Alex Salmond (pictured, Reuters) has agreed to go head-to-head with Alistair Darling in an STV debate on Scottish independence.
Salmond's deputy, Nicola Sturgeon, has said he is willing to debate with the leader of the Better Together campaign despite the Scottish First Minister repeatedly calling on David Cameron to join him in a public discussion.
Salmond and Darling have been invited to take part in a live televised debate in Edinburgh on 16 July.
The two-hour head-to-head is being organised by STV as part of its coverage of the independence referendum.
The channel wrote to Salmond and Darling on Wednesday asking them to appear in front of an audience of 500 at the Assembly Rooms.
Better Together responded by letter yesterday, accepting the invite on the chairman's behalf.
The Sunday Herald quoted Sturgeon as saying that the Salmond would be willing to debate with Darling as a substitute for the Prime Minister.
However a spokesman said last night that his preference remains for a debate with Cameron on 16 July.
Sturgeon told the newspaper: "David Cameron should accept the offer of a head-to-head debate with the First Minister, which is the one that all of Scotland wants to see.
"Should the Prime Minister continue to duck this debate, the First Minister is willing to take on Alistair Darling as the Tories' nominated substitute."
A spokesman for the First Minister said: "We will continue to pursue David Cameron to agree to the July 16 debate with the First Minister. If he continues to duck from it – the First Minister will take on Alistair Darling shortly after the Commonwealth Games."
The proposed debate will be hosted by STV political editor Bernard Ponsonby. The audience will feature 500 "specially selected" members of the public representing both sides of the independence debate as well as undecided voters.
Better Together campaign director Blair McDougall said: "Alex Salmond's TV debates bluff has finally been called. This is a welcome, if long overdue, climb-down by the First Minister.
"The nationalists wanted to make this a Scotland versus England contest. The vast majority of Scots know that's not what this is about. There are two competing Scottish visions for our country.

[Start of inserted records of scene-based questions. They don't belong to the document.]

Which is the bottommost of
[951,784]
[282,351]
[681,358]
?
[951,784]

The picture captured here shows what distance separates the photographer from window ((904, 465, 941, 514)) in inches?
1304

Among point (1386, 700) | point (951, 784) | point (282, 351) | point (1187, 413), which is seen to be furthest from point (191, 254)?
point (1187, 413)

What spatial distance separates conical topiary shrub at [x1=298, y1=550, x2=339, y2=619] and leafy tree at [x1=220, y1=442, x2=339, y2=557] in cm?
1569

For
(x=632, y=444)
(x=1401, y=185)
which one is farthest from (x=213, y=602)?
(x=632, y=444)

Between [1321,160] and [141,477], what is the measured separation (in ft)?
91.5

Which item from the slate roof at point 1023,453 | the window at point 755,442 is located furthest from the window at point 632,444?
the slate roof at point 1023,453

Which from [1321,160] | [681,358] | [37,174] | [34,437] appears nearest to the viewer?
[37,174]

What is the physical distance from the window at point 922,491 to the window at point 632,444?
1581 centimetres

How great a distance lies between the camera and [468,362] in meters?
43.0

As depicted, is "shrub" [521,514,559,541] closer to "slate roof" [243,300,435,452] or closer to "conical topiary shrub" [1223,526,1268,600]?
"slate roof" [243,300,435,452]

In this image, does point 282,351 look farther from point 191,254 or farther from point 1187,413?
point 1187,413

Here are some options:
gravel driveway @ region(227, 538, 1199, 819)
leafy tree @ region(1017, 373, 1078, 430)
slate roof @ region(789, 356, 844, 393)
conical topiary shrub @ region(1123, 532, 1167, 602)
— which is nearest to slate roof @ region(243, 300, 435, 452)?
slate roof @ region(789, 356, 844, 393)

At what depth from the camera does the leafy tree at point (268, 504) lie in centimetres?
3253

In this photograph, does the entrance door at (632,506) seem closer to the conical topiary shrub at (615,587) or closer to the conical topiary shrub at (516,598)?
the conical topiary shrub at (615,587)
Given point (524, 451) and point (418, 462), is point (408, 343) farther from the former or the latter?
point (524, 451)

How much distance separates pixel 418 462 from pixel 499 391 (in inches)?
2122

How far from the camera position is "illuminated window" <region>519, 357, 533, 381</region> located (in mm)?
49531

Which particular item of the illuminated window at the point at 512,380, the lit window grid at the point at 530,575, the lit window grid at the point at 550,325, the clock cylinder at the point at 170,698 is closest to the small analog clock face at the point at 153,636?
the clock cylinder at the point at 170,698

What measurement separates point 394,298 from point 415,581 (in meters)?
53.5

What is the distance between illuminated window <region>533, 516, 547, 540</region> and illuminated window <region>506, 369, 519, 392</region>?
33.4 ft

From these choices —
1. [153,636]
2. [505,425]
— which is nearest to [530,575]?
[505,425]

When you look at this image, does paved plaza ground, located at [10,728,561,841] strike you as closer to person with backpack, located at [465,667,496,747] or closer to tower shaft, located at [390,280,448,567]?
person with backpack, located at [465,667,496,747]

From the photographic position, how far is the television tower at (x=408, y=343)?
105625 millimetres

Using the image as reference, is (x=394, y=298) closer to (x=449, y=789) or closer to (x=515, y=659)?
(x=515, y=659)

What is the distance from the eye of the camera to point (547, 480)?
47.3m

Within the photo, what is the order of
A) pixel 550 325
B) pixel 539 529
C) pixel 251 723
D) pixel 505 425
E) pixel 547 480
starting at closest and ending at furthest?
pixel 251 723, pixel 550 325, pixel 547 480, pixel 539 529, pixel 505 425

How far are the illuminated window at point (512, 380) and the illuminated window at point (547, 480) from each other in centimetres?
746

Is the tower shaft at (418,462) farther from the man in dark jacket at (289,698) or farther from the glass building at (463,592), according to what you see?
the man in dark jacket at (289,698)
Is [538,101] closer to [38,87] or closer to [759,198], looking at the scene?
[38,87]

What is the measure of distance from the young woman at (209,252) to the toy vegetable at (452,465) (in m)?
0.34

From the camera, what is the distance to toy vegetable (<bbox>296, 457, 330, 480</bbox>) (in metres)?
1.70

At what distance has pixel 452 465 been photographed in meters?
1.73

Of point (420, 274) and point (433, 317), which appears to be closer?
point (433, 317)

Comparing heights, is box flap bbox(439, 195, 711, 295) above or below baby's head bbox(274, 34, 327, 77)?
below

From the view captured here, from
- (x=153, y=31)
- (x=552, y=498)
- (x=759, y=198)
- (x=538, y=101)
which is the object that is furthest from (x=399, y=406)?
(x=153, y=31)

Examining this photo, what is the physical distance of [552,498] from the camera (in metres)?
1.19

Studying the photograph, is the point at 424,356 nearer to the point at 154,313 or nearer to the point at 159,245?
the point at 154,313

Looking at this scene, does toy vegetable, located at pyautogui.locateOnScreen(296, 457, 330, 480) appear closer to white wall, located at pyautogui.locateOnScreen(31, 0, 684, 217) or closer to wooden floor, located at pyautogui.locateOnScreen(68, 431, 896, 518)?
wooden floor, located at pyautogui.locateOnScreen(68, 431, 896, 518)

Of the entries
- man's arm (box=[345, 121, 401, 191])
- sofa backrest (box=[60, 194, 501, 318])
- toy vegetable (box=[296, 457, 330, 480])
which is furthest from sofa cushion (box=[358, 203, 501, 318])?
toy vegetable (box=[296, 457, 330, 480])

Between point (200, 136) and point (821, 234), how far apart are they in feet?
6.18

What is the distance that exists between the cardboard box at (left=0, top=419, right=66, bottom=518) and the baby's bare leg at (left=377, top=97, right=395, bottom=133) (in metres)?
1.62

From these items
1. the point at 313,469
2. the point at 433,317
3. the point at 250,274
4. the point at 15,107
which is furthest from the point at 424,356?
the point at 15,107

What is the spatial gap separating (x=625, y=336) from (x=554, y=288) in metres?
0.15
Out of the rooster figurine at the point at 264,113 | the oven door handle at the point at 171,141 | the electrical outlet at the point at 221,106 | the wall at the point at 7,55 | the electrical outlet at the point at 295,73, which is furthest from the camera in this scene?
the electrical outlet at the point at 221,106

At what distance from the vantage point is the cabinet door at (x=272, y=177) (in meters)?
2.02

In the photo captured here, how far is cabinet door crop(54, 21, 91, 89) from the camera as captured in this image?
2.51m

We offer the best of both worlds, with more powers for Scotland backed up by the strength, security and stability of the larger UK. The nationalists only offer a leap in the dark with separation.
"People in Scotland deserve a TV debate between the leaders of both campaigns about the big issues in this referendum, like what would happen to our pound, pensions and public services."
Blair Jenkins, chief executive of Yes Scotland, said: "Polls show that the people of Scotland want a debate between the First Minister and the Prime Minister. If David Cameron is content to dictate to us, then he should be brave enough to debate with us.
"Team Yes has an abundance of talent ready and waiting to put forward the positive Yes case; meanwhile, the No side are desperately trying to pass the bat as far down the pecking order as possible."
Earlier this month, Darling claimed that Salmond was refusing to talk to broadcasters about having a debate with him.
In an interview with the New Statesman, he said: “[Salmond] wants to turn it into a contest between Scotland and England, which is why he wants a televised debate with David Cameron. That should not happen. I want to debate him. I’m ready to. But he’s refusing to enter into discussions with the television companies – STV, the BBC, Sky and Channel 4. It’s all being cut very fine. It’s not too late. I challenge him to a debate.”